We're going to likely be house sitting for family in Tokyo this summer - at least for a couple of weeks - which means that we're not going to be here in Niigata and able to be emptying our dehumidifiers constantly. Do you have any amazing products (even better if you have Amazon links for me!) that don't need you to be physically present to draw that moisture out of the air? The last thing I want is to come back to a sticky, sweaty, moldy house! Thanks in advance!

genkidesu

genkidesu

After spending the last several years in the beating heart of Tokyo, I will be spending the next three in the countryside of Japan. I adore this country and all it has to offer - and I'm always learning more and more about life here as I go along! I try to update my blog daily - and my husband also writes on City Cost as "genkidesuka"!

7 Answers


7 Answers


Best Answer

  • Heath320

    8 hours ago

    We use a disposable dehumidifier. They have always lasted us 2 weeks to a month. I would put them out right when you leave and it should help a lot. We only had mold problems when we forgot to change it for awhile. I will put a link to what I am talking about but we buy it at our local stores and not in bulk. https://www.amazon.co.jp/dp/B006LECQNI/ref=sspa_dk_detail_2?psc=1&pd_rd_i=B006LECQNI&pf_rd_m=AN1VRQENFRJN5&pf_rd_p=2699433929173063805&pf_rd_r=5K0TM2KZM3TPCTEQAE0Z&pd_rd_wg=aV8W4&pf_rd_s=desktop-dp-sims&pf_rd_t=40701&pd_rd_w=FWTme&pf_rd_i=desktop-dp-sims&pd_rd_r=dde284ab-7422-11e8-b90d-0116d1ce182d

    1
  • hellonihon

    on Jun 6

    I know that this isn't a practical option for your ENTIRE household, but for especially precious things that are sensitive to humidity, I always stock up on silica gel packets. Depending on the brand, you can get like 20 satchels of them at the 100 yen store. Just toss those in with whatever you want to protect and they'll be safe.

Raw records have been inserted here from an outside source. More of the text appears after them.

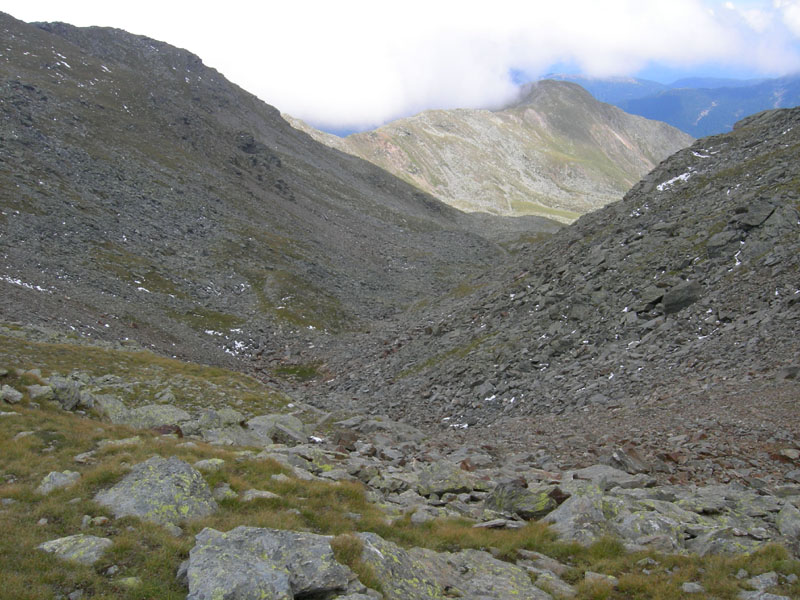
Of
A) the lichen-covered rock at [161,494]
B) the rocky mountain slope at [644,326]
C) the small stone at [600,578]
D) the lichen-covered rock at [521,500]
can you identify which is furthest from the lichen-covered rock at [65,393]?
the small stone at [600,578]

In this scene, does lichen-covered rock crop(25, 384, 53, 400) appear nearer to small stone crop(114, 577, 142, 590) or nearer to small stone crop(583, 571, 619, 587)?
small stone crop(114, 577, 142, 590)

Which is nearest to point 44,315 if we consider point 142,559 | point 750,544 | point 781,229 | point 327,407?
point 327,407

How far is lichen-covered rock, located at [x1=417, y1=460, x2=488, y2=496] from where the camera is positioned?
1689cm

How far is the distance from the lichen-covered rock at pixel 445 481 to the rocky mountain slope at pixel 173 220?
33081 millimetres

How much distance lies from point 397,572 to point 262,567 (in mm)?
2822

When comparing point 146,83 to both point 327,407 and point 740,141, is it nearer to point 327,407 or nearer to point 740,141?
point 327,407

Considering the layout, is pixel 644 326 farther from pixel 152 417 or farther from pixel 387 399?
pixel 152 417

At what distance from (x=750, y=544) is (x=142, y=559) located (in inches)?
521

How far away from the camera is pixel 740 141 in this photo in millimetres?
48844

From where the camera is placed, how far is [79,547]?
9.25 m

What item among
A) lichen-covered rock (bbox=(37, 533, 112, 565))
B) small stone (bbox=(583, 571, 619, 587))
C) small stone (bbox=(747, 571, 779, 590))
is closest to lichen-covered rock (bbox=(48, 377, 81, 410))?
lichen-covered rock (bbox=(37, 533, 112, 565))

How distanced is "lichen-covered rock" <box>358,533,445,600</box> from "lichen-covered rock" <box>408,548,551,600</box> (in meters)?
0.24

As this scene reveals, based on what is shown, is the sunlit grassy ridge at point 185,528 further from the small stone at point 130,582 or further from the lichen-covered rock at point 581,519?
the lichen-covered rock at point 581,519

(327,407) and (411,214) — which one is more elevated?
(411,214)
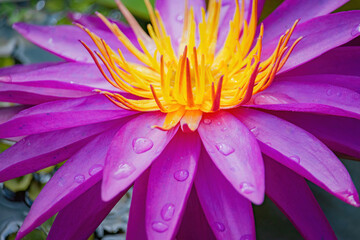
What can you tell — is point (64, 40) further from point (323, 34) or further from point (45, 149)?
point (323, 34)

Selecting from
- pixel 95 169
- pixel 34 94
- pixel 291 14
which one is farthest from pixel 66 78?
pixel 291 14

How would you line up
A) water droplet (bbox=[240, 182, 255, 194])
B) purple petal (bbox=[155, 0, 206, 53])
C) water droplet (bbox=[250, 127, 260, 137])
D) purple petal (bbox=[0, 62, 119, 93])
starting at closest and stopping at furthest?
water droplet (bbox=[240, 182, 255, 194])
water droplet (bbox=[250, 127, 260, 137])
purple petal (bbox=[0, 62, 119, 93])
purple petal (bbox=[155, 0, 206, 53])

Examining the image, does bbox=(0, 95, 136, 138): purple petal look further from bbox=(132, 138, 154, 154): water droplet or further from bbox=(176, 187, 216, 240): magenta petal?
bbox=(176, 187, 216, 240): magenta petal

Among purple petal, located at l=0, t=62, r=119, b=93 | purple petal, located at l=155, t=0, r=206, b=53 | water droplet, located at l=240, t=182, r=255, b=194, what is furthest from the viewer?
purple petal, located at l=155, t=0, r=206, b=53

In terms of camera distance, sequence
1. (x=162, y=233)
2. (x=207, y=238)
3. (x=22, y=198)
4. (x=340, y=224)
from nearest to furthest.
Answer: (x=162, y=233) → (x=207, y=238) → (x=340, y=224) → (x=22, y=198)

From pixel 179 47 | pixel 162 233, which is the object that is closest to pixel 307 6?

The packets change color when they're "full" and you can pop them in the toaster oven to refresh them and use them again.

    1
  • genkidesu

    on Jun 7

    @hellonihon for that price it's definitely something i'm going to test out! thank you for the heads up - i'll check daiso the next time i'm there!

    0
  • helloalissa

    on Jun 11

    Not a product, but I remembered it wasn't as bad as I expected when I left my old Leopalace for a month. Just closed everything up, unplugged everything, nothing in the tiny fridge - left open to air out, switched off the breakers, and locked up. As soon as I got back, I opened up the one window and left the door open to air it out (as was my standard practice when I went out during the day), but it was cooler than I expected inside. You might be okay for just a couple weeks, depending on how damp it gets inside if everything is closed up.

    0
  • PaulNoEsPablo

    on Jun 15

    I have somewhat the same issue with a house in Tokyo, often not occupied in summer. I'm installing air-conditioners with web-enabled thermostats that I can monitor from anywhere. These are very common now and very reliable, as far as I can tell. Dehumidifiers are typically like air-conditioners that don't cool a space, because they put the extracted heat back into the space. So if it's hot out, you can run the AC unit to dehumidify the space and you can monitor the temperature, and perhaps the humidity with some units, from anywhere you have web access.

    0
  • Jackson

    on Jun 15

    Rather than buying something, I just use the "dry" function of my air conditioner since it's already there. I also tell myself it's better for the environment and for my bills too. I love Japan for so many things, but the humidity definitely isn't one. :(

    0
  • genkidesu

    8 hours ago

    @Heath320 thank you so much! That is exactly the kind of thing I was hoping for but just didn't know exactly what they were called/where to find them. I'll see if I can find that brand or something similar at some of my local homegoods/hardware stores!